>> Start

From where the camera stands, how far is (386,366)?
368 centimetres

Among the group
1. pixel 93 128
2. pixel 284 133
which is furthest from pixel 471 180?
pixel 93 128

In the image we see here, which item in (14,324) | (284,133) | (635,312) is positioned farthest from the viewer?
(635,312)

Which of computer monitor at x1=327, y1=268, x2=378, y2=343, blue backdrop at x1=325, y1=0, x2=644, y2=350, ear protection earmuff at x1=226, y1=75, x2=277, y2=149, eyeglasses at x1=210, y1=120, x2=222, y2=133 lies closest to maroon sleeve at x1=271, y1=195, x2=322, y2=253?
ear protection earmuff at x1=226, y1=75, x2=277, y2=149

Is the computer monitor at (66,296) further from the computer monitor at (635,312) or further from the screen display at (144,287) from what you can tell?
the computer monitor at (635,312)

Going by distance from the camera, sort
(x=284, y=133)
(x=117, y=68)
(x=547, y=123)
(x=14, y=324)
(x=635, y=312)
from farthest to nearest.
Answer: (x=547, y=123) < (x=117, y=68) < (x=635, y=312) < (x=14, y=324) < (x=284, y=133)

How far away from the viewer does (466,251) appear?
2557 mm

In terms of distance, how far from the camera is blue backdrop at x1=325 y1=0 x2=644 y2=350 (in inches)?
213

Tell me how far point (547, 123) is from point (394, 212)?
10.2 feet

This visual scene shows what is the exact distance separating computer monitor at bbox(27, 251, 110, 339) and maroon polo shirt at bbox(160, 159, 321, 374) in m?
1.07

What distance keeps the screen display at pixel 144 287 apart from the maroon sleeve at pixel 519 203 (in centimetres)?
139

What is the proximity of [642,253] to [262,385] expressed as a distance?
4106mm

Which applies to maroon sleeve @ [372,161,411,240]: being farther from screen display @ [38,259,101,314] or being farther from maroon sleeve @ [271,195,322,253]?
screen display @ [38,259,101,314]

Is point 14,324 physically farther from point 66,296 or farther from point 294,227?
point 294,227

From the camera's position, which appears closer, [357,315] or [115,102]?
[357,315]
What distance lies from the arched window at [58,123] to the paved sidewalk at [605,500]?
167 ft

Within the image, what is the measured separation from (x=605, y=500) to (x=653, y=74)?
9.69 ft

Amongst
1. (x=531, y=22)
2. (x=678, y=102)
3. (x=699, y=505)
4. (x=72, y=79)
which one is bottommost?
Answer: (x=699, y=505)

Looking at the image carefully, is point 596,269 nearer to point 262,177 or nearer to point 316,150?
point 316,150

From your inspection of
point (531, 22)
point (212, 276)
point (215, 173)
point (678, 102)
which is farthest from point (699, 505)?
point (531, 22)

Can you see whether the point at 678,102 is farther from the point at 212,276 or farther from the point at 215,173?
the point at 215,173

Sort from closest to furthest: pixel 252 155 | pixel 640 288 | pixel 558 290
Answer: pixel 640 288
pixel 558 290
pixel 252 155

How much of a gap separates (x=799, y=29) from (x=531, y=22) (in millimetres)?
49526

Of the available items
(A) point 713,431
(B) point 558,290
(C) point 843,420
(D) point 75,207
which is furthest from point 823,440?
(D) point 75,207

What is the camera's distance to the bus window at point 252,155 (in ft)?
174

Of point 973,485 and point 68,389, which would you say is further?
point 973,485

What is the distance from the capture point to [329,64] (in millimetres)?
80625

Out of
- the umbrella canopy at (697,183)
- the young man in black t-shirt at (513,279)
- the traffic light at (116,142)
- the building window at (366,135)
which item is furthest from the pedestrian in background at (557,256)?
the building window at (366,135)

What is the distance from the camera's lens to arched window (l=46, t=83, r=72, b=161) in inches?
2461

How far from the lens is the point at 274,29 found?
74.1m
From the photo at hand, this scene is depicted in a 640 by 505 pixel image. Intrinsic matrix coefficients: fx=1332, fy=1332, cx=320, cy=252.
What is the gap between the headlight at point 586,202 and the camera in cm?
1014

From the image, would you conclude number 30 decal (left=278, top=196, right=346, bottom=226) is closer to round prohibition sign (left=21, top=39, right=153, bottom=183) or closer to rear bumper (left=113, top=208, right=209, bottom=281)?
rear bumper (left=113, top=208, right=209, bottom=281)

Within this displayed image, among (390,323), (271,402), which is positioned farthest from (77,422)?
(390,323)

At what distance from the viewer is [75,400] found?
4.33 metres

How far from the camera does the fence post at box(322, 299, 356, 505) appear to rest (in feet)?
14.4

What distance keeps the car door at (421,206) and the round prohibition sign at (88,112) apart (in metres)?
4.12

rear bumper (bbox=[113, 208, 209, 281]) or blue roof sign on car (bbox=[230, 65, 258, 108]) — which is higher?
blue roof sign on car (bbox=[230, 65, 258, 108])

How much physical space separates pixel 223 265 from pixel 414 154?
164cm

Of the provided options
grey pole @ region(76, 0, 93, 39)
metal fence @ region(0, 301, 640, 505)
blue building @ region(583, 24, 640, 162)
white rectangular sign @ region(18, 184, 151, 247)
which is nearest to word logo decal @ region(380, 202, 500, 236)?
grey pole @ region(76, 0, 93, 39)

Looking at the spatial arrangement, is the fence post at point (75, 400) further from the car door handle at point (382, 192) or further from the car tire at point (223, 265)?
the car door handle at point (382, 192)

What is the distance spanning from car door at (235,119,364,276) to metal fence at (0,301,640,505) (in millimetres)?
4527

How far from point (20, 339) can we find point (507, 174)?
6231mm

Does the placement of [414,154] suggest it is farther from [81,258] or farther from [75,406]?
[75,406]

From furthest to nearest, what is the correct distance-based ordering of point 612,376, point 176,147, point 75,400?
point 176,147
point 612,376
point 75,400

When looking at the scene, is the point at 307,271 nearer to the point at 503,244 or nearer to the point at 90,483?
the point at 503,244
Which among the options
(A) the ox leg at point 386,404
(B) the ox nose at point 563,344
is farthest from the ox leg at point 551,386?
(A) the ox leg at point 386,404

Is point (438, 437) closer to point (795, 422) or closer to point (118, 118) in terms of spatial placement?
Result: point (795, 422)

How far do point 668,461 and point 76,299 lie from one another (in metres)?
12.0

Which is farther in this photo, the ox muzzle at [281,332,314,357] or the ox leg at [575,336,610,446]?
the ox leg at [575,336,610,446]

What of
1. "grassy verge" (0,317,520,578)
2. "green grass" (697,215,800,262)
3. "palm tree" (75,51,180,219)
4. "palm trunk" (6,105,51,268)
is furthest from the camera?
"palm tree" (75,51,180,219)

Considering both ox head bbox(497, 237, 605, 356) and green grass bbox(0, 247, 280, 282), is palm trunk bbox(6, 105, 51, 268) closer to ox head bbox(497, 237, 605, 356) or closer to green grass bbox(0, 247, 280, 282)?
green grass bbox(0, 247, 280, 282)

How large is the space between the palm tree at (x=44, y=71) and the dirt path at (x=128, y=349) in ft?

>> End

The entries above should be repeated exactly, every one of them.

◆ **Full output**:
From where the camera stands, how far is (386,366)?
368 centimetres

Among the group
1. pixel 93 128
2. pixel 284 133
which is furthest from pixel 471 180?
pixel 93 128

In the image we see here, which item in (14,324) | (284,133) | (635,312) is positioned farthest from the viewer?
(635,312)

Which of computer monitor at x1=327, y1=268, x2=378, y2=343, blue backdrop at x1=325, y1=0, x2=644, y2=350, ear protection earmuff at x1=226, y1=75, x2=277, y2=149, eyeglasses at x1=210, y1=120, x2=222, y2=133 lies closest to maroon sleeve at x1=271, y1=195, x2=322, y2=253?
ear protection earmuff at x1=226, y1=75, x2=277, y2=149

Is the computer monitor at (66,296) further from the computer monitor at (635,312) or further from the screen display at (144,287) from what you can tell?
the computer monitor at (635,312)

Going by distance from the camera, sort
(x=284, y=133)
(x=117, y=68)
(x=547, y=123)
(x=14, y=324)
(x=635, y=312)
from farthest to nearest.
Answer: (x=547, y=123) < (x=117, y=68) < (x=635, y=312) < (x=14, y=324) < (x=284, y=133)

How far away from the viewer does (466,251) appear?
2557 mm

In terms of distance, how far from the camera is blue backdrop at x1=325 y1=0 x2=644 y2=350 (in inches)?
213

Tell me how far point (547, 123) is from point (394, 212)?
10.2 feet

This visual scene shows what is the exact distance separating computer monitor at bbox(27, 251, 110, 339) and maroon polo shirt at bbox(160, 159, 321, 374) in m?
1.07

What distance keeps the screen display at pixel 144 287 apart from the maroon sleeve at pixel 519 203 (in centimetres)?
139

What is the proximity of [642,253] to [262,385] expressed as a distance?
4106mm

Which applies to maroon sleeve @ [372,161,411,240]: being farther from screen display @ [38,259,101,314] or being farther from maroon sleeve @ [271,195,322,253]?
screen display @ [38,259,101,314]

Is point 14,324 physically farther from point 66,296 or farther from point 294,227?
point 294,227

From the camera's position, which appears closer, [357,315] or [115,102]?
[357,315]
What distance lies from the arched window at [58,123] to the paved sidewalk at [605,500]?
167 ft

Within the image, what is the measured separation from (x=605, y=500) to (x=653, y=74)?
9.69 ft

Amongst
1. (x=531, y=22)
2. (x=678, y=102)
3. (x=699, y=505)
4. (x=72, y=79)
which one is bottommost?
Answer: (x=699, y=505)

Looking at the image carefully, is point 596,269 nearer to point 262,177 or nearer to point 316,150?
point 316,150

From your inspection of
point (531, 22)
point (212, 276)
point (215, 173)
point (678, 102)
which is farthest from point (699, 505)?
point (531, 22)

Can you see whether the point at 678,102 is farther from the point at 212,276 or farther from the point at 215,173?
the point at 215,173

Sort from closest to furthest: pixel 252 155 | pixel 640 288 | pixel 558 290
Answer: pixel 640 288
pixel 558 290
pixel 252 155

How much of a gap separates (x=799, y=29) from (x=531, y=22) (in millimetres)?
49526

Of the available items
(A) point 713,431
(B) point 558,290
(C) point 843,420
(D) point 75,207
which is furthest from point 823,440?
(D) point 75,207

What is the camera's distance to the bus window at point 252,155 (in ft)?
174

Of point 973,485 and point 68,389, which would you say is further?
point 973,485

What is the distance from the capture point to [329,64] (in millimetres)?
80625

Out of
- the umbrella canopy at (697,183)
- the young man in black t-shirt at (513,279)
- the traffic light at (116,142)
- the building window at (366,135)
which item is furthest from the pedestrian in background at (557,256)?
the building window at (366,135)

What is the distance from the camera's lens to arched window (l=46, t=83, r=72, b=161) in inches?
2461

How far from the lens is the point at 274,29 found?
74.1m
From the photo at hand, this scene is depicted in a 640 by 505 pixel image. Intrinsic matrix coefficients: fx=1332, fy=1332, cx=320, cy=252.
What is the gap between the headlight at point 586,202 and the camera in cm?
1014

From the image, would you conclude number 30 decal (left=278, top=196, right=346, bottom=226) is closer to round prohibition sign (left=21, top=39, right=153, bottom=183) or closer to rear bumper (left=113, top=208, right=209, bottom=281)?
rear bumper (left=113, top=208, right=209, bottom=281)

Within this displayed image, among (390,323), (271,402), which is positioned farthest from (77,422)?
(390,323)

At what distance from the viewer is [75,400] found?
4.33 metres

How far from the camera does the fence post at box(322, 299, 356, 505) appear to rest (in feet)?
14.4

What distance keeps the car door at (421,206) and the round prohibition sign at (88,112) apart (in metres)?
4.12

rear bumper (bbox=[113, 208, 209, 281]) or blue roof sign on car (bbox=[230, 65, 258, 108]) — which is higher?
blue roof sign on car (bbox=[230, 65, 258, 108])

How much physical space separates pixel 223 265 from pixel 414 154?
164cm

Of the provided options
grey pole @ region(76, 0, 93, 39)
metal fence @ region(0, 301, 640, 505)
blue building @ region(583, 24, 640, 162)
white rectangular sign @ region(18, 184, 151, 247)
which is nearest to word logo decal @ region(380, 202, 500, 236)?
grey pole @ region(76, 0, 93, 39)

Looking at the spatial arrangement, is the fence post at point (75, 400) further from the car door handle at point (382, 192) or further from the car tire at point (223, 265)?
the car door handle at point (382, 192)

What is the distance spanning from car door at (235,119,364,276) to metal fence at (0,301,640,505) (in millimetres)?
4527

How far from point (20, 339) can we find point (507, 174)?
6231mm

Does the placement of [414,154] suggest it is farther from [81,258] or farther from [75,406]?
[75,406]

From furthest to nearest, what is the correct distance-based ordering of point 612,376, point 176,147, point 75,400?
point 176,147
point 612,376
point 75,400

When looking at the scene, is the point at 307,271 nearer to the point at 503,244 or nearer to the point at 90,483?
the point at 503,244
Which among the options
(A) the ox leg at point 386,404
(B) the ox nose at point 563,344
is farthest from the ox leg at point 551,386?
(A) the ox leg at point 386,404

Is point (438, 437) closer to point (795, 422) or closer to point (118, 118) in terms of spatial placement?
Result: point (795, 422)

How far do point 668,461 and point 76,299 lie from one another (in metres)?
12.0

Which is farther in this photo, the ox muzzle at [281,332,314,357] or the ox leg at [575,336,610,446]?
the ox leg at [575,336,610,446]

What of
1. "grassy verge" (0,317,520,578)
2. "green grass" (697,215,800,262)
3. "palm tree" (75,51,180,219)
4. "palm trunk" (6,105,51,268)
is furthest from the camera?
"palm tree" (75,51,180,219)

Considering both ox head bbox(497, 237, 605, 356) and green grass bbox(0, 247, 280, 282), is palm trunk bbox(6, 105, 51, 268) closer to ox head bbox(497, 237, 605, 356) or closer to green grass bbox(0, 247, 280, 282)?
green grass bbox(0, 247, 280, 282)

How large is the space between the palm tree at (x=44, y=71) and the dirt path at (x=128, y=349) in ft?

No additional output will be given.